<<<<
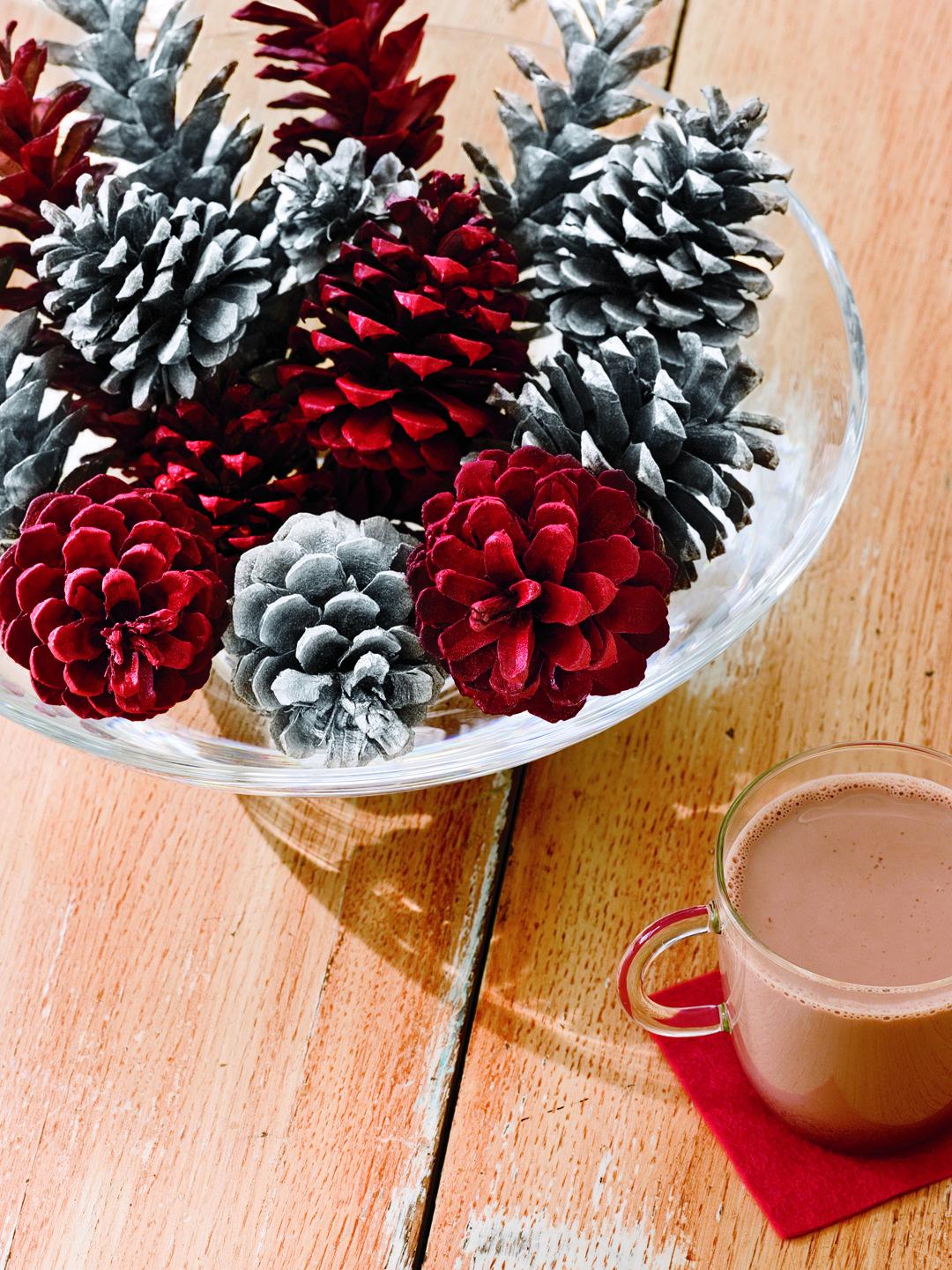 Christmas Floating Tea Cups.38 Diy Christmas Table Settings And Decorations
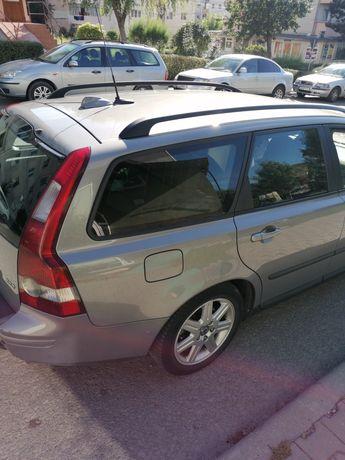 Vând Volvo v50 2007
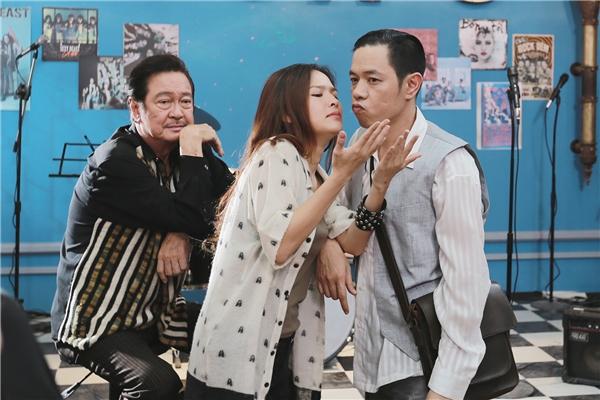 Phân cảnh này được xem là khá khó khăn với cả hai diễn viên,khiến Thái Hòa không ít lầnbị đơ.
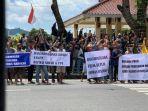 aksi-massa-menolak-radikalisme-di-kompleks-pendopo-kabupaten-banjarnegara-sabtu-5122020.jpg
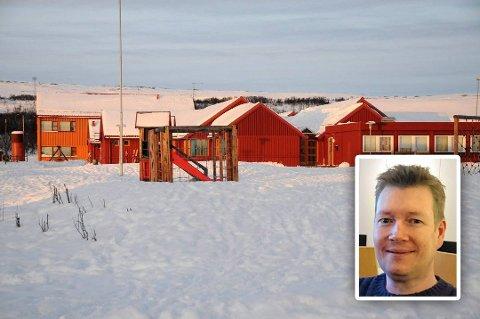 NEDBEMANNER: På gamle Fossen skole i Vadsø holder Kvalifiseringsenheten til. Hittil i år har de nedbemannet med 16,3 årsverk. Det neste året må sannsynligvis syv nye ansatte gå til andre stillinger. Hovedtillitsvalgt for Fagforbundet, Aron Haraldsen, sier de ansatte tar det tungt.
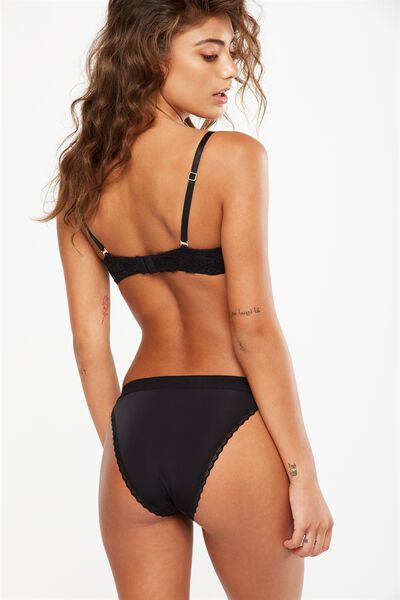 Long Legs Band Cheeky Brief, BLACK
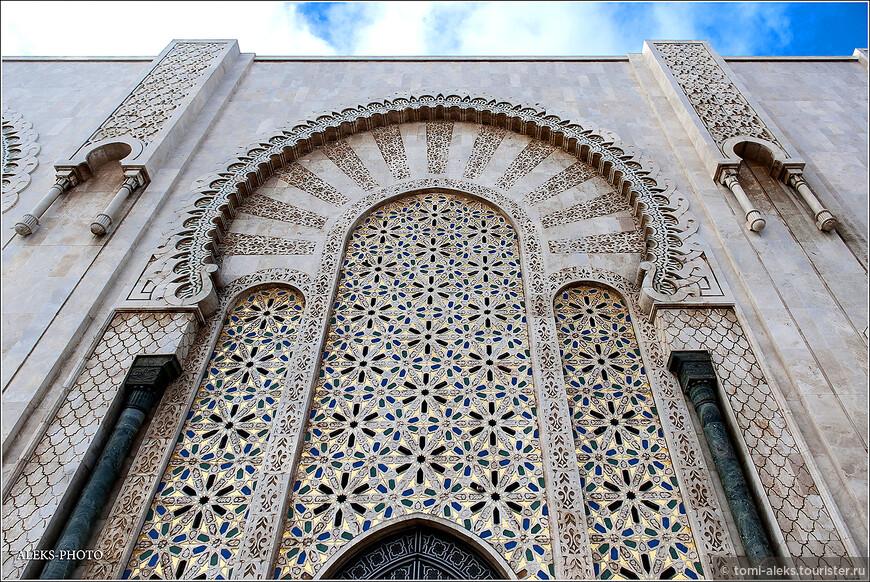 Подковообразные арки в мавританском стиле. Отделка, конечно, безукоризненная. Создатель проета - архитектор Мишель Пинсо окончил Высшую школу изящных искусств в Париже.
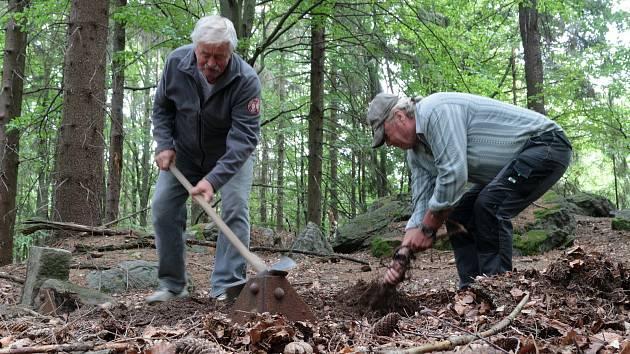 Kus pěticípé hvězdy a Josef Rídl se Šimonem Dulovcem při odkrývání pozůstatků bývalého majáku.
>>>>
Exercise
Write out all of the records above. Keep them exact and leave out the pictures.

Result for this task
 Christmas Floating Tea Cups.38 Diy Christmas Table Settings And Decorations
 Vând Volvo v50 2007
 Phân cảnh này được xem là khá khó khăn với cả hai diễn viên,khiến Thái Hòa không ít lầnbị đơ.
 aksi-massa-menolak-radikalisme-di-kompleks-pendopo-kabupaten-banjarnegara-sabtu-5122020.jpg
 NEDBEMANNER: På gamle Fossen skole i Vadsø holder Kvalifiseringsenheten til. Hittil i år har de nedbemannet med 16,3 årsverk. Det neste året må sannsynligvis syv nye ansatte gå til andre stillinger. Hovedtillitsvalgt for Fagforbundet, Aron Haraldsen, sier de ansatte tar det tungt.
 Long Legs Band Cheeky Brief, BLACK
 Подковообразные арки в мавританском стиле. Отделка, конечно, безукоризненная. Создатель проета - архитектор Мишель Пинсо окончил Высшую школу изящных искусств в Париже.
 Kus pěticípé hvězdy a Josef Rídl se Šimonem Dulovcem při odkrývání pozůstatků bývalého majáku.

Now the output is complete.